* **Reading passage**:
>>

The Court of Appeal declined to stay the action. The evaluative exercise to be conducted was closely analogous to the exercise of a discretion, and there was no cause to interfere with the judge's assessment that lis alibi pendens and related proceedings did not tip the balance in the Spiliada stage 1 analysis. Hong Kong but not the People's Republic of China was a party to the Convention on Limitation of Liability for Maritime Claims 1976 (LLMC). China had, however, enacted closely analogous legislation, drafted with reference to the LLMC. The barring of parallel actions under LLMC was predicated upon there being a fund constituted in accordance with article 11 in any state party to the convention. The Court of Appeal here referred to the Australian authority CMA CGM v The Ship “Chou Shan” (The Chou Shan) 119 in which the Federal Court of Australia noted that:

“The bar to other actions in article 13 is expressly predicated, however, on there being a fund constituted in accordance with article 11 in any State Party in which legal proceedings are instituted.”120

As China was not a party to LLMC, there was no obligation on the HK Court to “give way” to the Shanghai Court. Obiter, the court also noted that the disparity in tonnage limits constituted a legitimate juridical advantage for Bright Shipping.

<<

* **Data segment**:
>>

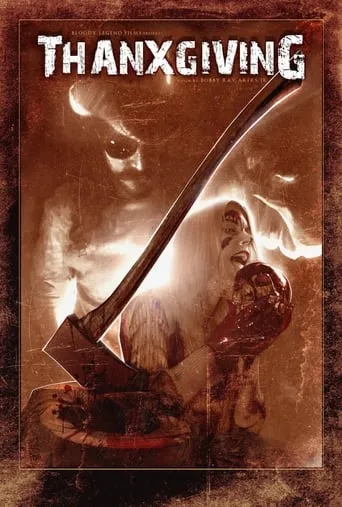 ThanXgiving movie poster - Rated 2/10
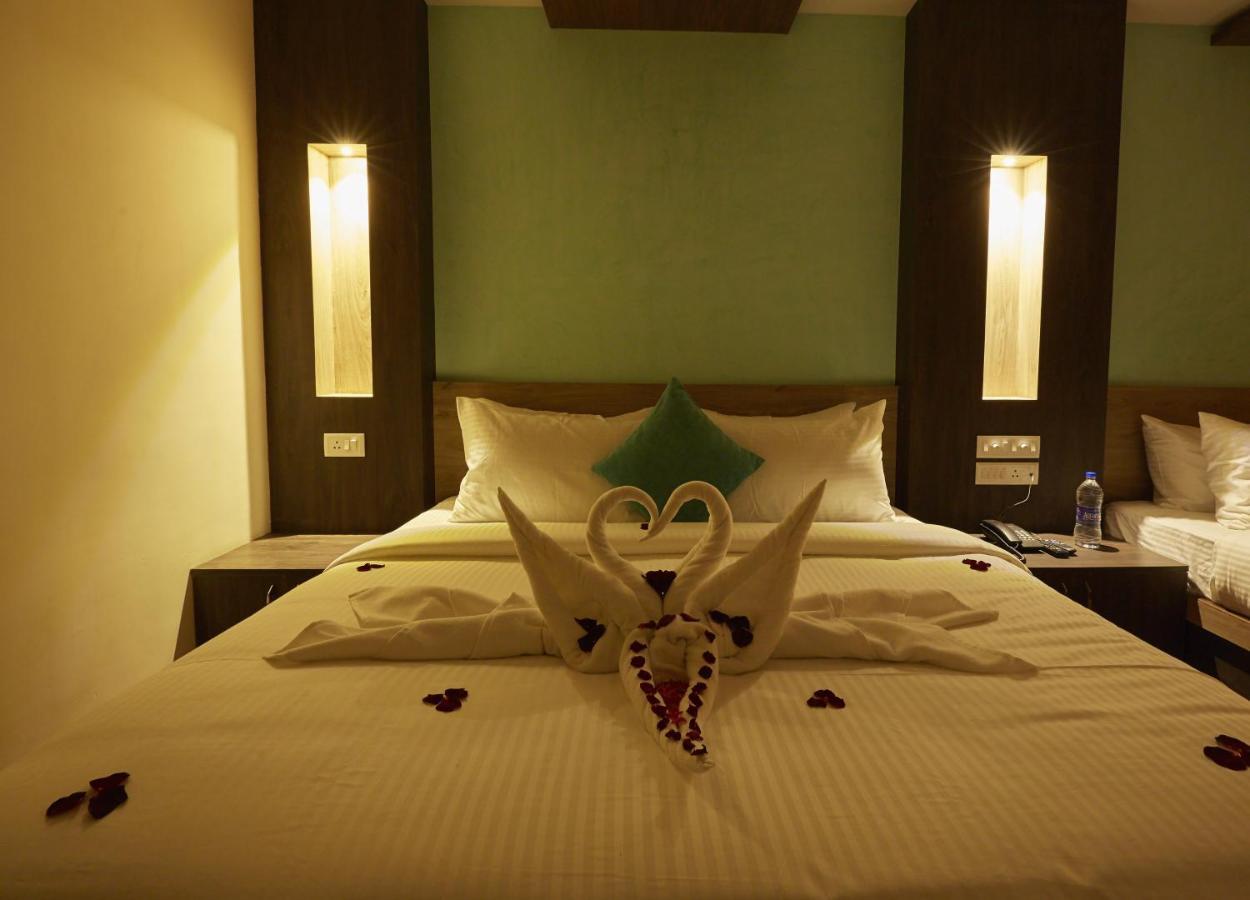 Hotel Ramtel Inn มทุราย ภายนอก รูปภาพ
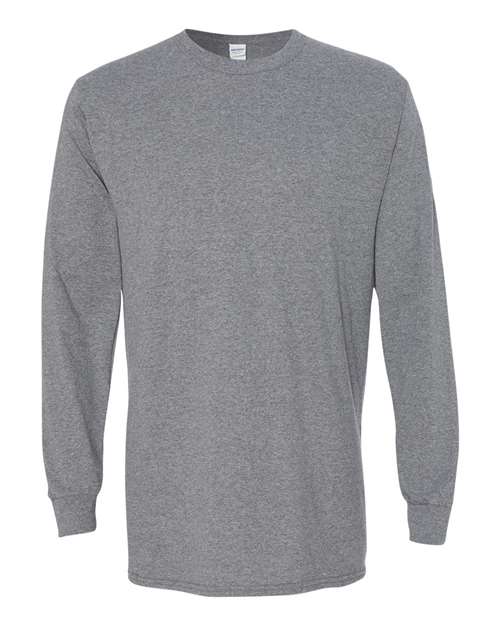 Unisex Heavy Cotton Long Sleeve T-Shirt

<<

* **Activity**:
Retype the Court of Appeal excerpt from "As China was" to "for Bright Shipping.". The listing has no connection to the Court of Appeal excerpt.

* **Exercise output**:
As China was not a party to LLMC, there was no obligation on the HK Court to “give way” to the Shanghai Court. Obiter, the court also noted that the disparity in tonnage limits constituted a legitimate juridical advantage for Bright Shipping.